> **WORK REQUEST**:
Reproduce every line of the material below word for word, leaving out the pictures.

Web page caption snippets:
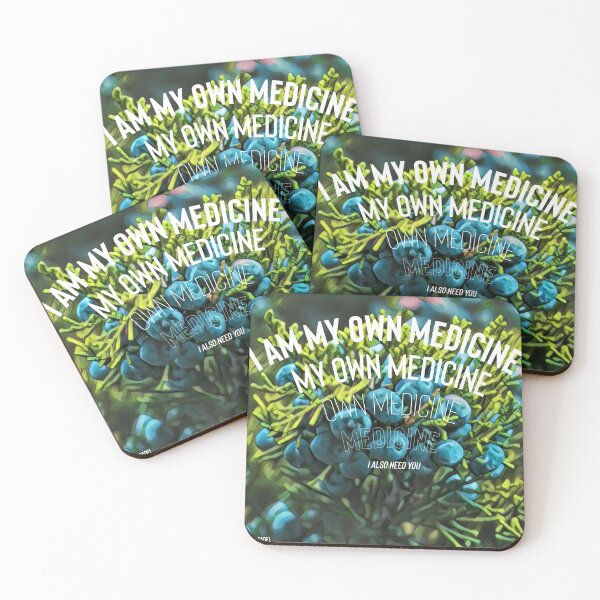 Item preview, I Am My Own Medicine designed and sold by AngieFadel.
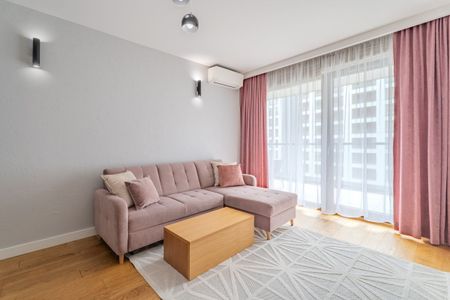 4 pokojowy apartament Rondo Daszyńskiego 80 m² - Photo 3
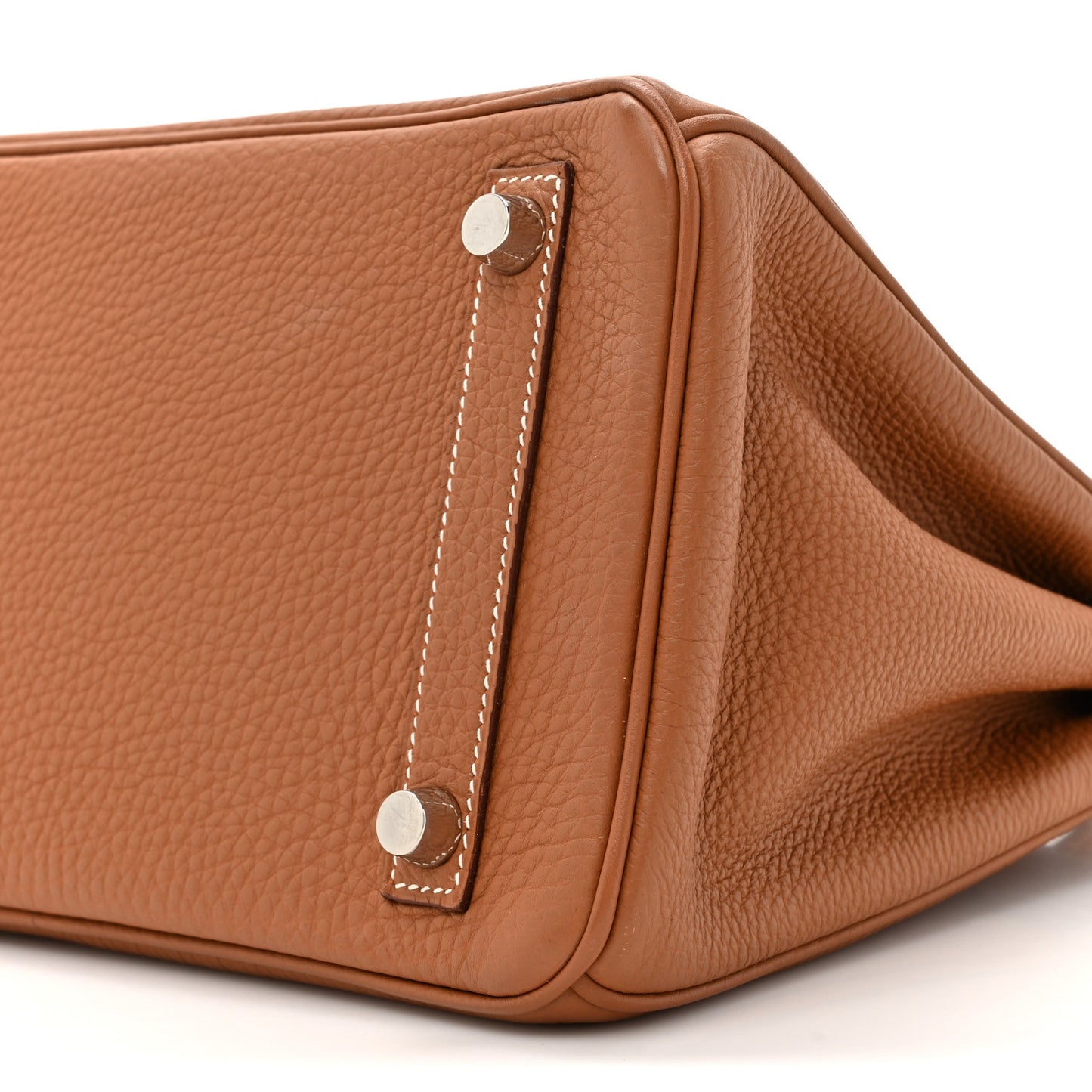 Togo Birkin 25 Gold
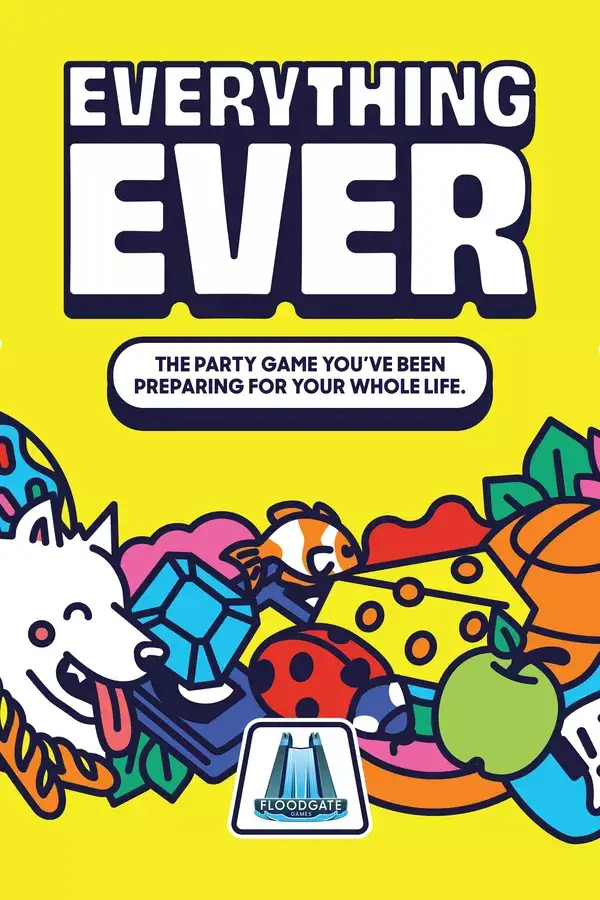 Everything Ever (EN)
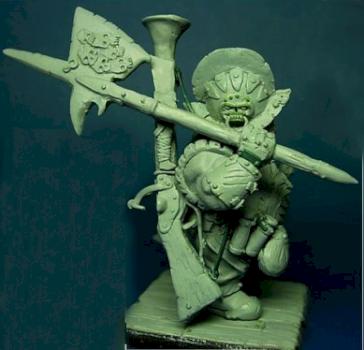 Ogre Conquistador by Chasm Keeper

> **RESPONSE AREA**:
 Item preview, I Am My Own Medicine designed and sold by AngieFadel.
 4 pokojowy apartament Rondo Daszyńskiego 80 m² - Photo 3
 Togo Birkin 25 Gold
 Everything Ever (EN)
 Ogre Conquistador by Chasm Keeper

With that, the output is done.